Pemeriksaan DPL (Diagnostic Peritoneal Lavage) dan USG abdomen
merupakan pemeriksaan bermanfaat untuk menentukan adanya perdarahan
intraabdomen.
5. Secondary Survey
Survei sekunder adalah pemeriksaan kepala sampai kaki (head to toe
examination), termasuk re-evaluasi pemeriksaan tanda vital.
A. Anamnesis
Setiap pemeriksaan lengkap memerlukan anamnesis mengenai riwayat
perlukaan. Biasanya data ini tidak bias didapat dari penderita sendiri dan
harus didapat dari keluarga tau petugas lapangan.
Patut ditanyakan riwayat AMPLE:
A : Alergi
M : Medikasi (obat yang diminumsaatini)
P : Past Illness (penyakitpenyerta) / Pregnancy
L : Last meal
E : Even / Environment yang berhubungandengankejadianperlukaan
Mekanisme perlukaan sangat menentukan keadaan penderita .Jenis perlukaan
dapat diramalkan dari mekanisme kejadian perlukaan itu. Trauma biasanya
dibagi menjadi beberapa jenis:
1. Trauma tumpul
Dapat disebabkan oleh kecelakaan lalu lintas, terjatuh dan kegiatan
rekreasi atau pekerjaan. Keterangan yang penting yang dibutuhkan
kecelakaan lalu lintas mobil adalah pemakaian sabuk pengaman,
deformasi kemudi, arah tabrakan, kerusakan kendaraan baik kerusakan
major dalam bentuk luar atau hal – hal yang berhubungan dengan
perlengkapan penumpang, dan terlemparnya keluar penumpang. Pola
perlukaan pada pasien dapat diramalkan dari mekanisme traumanya.

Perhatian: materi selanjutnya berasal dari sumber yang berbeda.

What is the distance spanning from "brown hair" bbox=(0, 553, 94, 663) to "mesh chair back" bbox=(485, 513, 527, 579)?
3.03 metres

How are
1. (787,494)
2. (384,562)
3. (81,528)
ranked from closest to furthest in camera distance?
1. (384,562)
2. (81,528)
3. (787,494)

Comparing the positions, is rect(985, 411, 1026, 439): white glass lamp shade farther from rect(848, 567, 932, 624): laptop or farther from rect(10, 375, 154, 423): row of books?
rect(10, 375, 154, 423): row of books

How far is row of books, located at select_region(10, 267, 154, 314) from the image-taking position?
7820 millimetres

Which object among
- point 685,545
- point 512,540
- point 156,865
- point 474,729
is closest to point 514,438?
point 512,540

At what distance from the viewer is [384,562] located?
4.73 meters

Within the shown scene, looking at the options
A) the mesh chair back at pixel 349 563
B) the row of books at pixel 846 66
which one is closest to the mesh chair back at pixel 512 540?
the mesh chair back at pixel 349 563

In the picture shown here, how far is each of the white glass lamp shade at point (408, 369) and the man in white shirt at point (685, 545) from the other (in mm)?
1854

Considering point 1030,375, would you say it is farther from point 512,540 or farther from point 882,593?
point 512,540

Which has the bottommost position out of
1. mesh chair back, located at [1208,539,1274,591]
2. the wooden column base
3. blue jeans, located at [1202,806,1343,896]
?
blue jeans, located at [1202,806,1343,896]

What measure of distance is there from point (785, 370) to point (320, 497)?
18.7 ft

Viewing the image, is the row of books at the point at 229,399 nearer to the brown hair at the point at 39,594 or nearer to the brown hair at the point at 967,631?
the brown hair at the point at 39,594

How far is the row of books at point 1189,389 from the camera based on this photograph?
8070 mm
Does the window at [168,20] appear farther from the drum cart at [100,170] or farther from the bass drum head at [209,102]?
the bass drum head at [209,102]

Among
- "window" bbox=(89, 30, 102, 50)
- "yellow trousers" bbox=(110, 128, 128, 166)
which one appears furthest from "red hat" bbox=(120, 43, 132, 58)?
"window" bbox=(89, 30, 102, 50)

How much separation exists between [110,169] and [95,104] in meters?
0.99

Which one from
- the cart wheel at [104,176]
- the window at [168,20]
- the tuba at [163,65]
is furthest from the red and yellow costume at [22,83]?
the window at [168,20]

Trauma perlukaan juga sangat dipengaruhi usia dan aktivitas.
2. Trauma tajam
Trauma akibat pisau atau benda tajam dan senjata api semakin sering
ditemukan. Faktor yang menentukan jenis dan berat perlukaan adalah
daerah tubuh yang terluka, organ yang terkena dan velositas (kecepatan).
Dengan demikian maka velositas, kaliber, arah dan jarak dari senjata
merupakan informasi yang sangat penting diketahui.
3. Trauma termal
Luka bakar dapat terjadi sendiri atau dalam kombinasi dengan trauma
tumpul atau trauma tajam akibat mobilter bakar, ledakan, benda yang
terjatuh, usaha penyelamatan diri ataupun serangan pisau dan senjata api.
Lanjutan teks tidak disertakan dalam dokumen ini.